Когда же мы наконец триумфально въехали в студию, из глаз ее полились слезы. Я сумела разыскать старые фотографии закусочной «У Виктории и Эдмона», и нам удалось подручными средствами воссоздать синий фургончик, который служил им кухней. В забегаловке неподалеку Лия заказала хот-доги, гамбургеры и картошку фри. И, поскольку Эдмон и Виктория познакомились на углу улицы, я одолжила у своего соседа Фернана небольшой светильник на солнечных батареях, который должен был изображать фонарь; для пущего сходства я приклеила на него названия двух улиц. На пол я положила большой лист картона, перечерченный линиями так, чтобы было похоже на плитки тротуара.

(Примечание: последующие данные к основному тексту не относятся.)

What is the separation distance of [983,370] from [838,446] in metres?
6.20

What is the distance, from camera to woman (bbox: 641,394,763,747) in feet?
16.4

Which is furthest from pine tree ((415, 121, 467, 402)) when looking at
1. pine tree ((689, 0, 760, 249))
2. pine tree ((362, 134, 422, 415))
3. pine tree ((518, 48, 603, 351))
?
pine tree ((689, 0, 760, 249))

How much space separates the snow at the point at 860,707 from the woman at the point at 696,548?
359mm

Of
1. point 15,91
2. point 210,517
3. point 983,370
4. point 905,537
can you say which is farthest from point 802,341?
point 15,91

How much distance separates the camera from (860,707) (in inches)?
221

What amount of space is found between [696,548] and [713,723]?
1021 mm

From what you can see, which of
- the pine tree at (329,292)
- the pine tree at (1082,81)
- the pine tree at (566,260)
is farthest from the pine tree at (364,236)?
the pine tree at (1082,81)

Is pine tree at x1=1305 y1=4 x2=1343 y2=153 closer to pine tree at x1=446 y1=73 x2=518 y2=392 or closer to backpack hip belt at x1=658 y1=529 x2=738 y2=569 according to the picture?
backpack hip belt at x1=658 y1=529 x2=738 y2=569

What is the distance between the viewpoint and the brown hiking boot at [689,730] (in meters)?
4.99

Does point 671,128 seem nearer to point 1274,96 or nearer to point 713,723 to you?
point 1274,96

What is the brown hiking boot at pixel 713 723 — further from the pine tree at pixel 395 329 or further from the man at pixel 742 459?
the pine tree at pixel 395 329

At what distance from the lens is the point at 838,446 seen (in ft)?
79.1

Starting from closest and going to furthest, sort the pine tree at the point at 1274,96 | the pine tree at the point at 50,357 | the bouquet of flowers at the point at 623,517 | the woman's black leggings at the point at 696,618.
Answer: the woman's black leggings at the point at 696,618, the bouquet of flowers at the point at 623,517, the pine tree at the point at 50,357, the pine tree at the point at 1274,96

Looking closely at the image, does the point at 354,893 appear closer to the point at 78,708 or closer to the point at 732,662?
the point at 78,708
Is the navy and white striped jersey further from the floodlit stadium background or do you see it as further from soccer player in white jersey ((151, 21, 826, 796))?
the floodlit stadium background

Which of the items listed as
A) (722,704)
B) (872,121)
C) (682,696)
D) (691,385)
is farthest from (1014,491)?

Здесь-то и ждал ее Эдмон. На игрушечном перекрестке, но с букетом настоящих ромашек в руке. Все стояли и плакали. Я подкатила кровать совсем близко к нему, чтобы они с Викторией встретились на тротуаре.
И вот тогда Эдмон громко и четко сказал:
– Моя милая шлюха…
В горле у меня встал ком, в носу защипало. Случайного слушателя эти слова ужаснули бы. Но в устах Эдмона – и для любого, кто знал прошлое этих двоих – то были слова чистейшей нежности… Он произнес их с необыкновенной любовью.
Эдмон взял Викторию за руку и спросил, не желает ли она хот-дог с горчицей – как в тот раз, но она отказалась, объяснив, что больше не ест тяжелую пищу.
Целый час мы провели в студии, вспоминая их прошлое и слушая рассказы завсегдатаев их закусочной. В конце концов Виктория попросила слова. Ей уже не хватало сил говорить так громко, чтобы было слышно всем собравшимся. Себастьен мигом раздобыл микрофон и пододвинул колонку поближе к слушателям.
– Друзья мои, мои дети. Спасибо, что пришли. Эдмон, любовь моя. Мы познакомились с тобой на углу улицы. И вот мы снова здесь повстречались…
Она положила микрофон на грудь и не торопясь перевела дух, обводя взглядом всех присутствующих.
– Вы все верно расслышали. Когда я встретила вашего отца, я была проституткой. И это он меня вытащил из этого болота.
Я украдкой взглянула на ее дочь. Она прикрыла рот ладонью. А сын обхватил Эдмона и плакал, гладя его по спине. Виктория сказала, что уже слишком утомлена и, попросив ее простить, пожелала вернуться в комнату.
Когда я разбирала картонную закусочную, на телефон пришло СМС от Лии.
Я отложила работу, села у широкого окна и стала смотреть на реку. Теперь и история Виктории Виже вплелась в череду загадочных синхронных событий, о которых я думала. Она ждала любимого – и вот, дождавшись, умерла. Минут двадцать я просто сидела и размышляла о том, что мы только что прожили вместе у закусочной Виктории и Эдмона.
– Фабьена!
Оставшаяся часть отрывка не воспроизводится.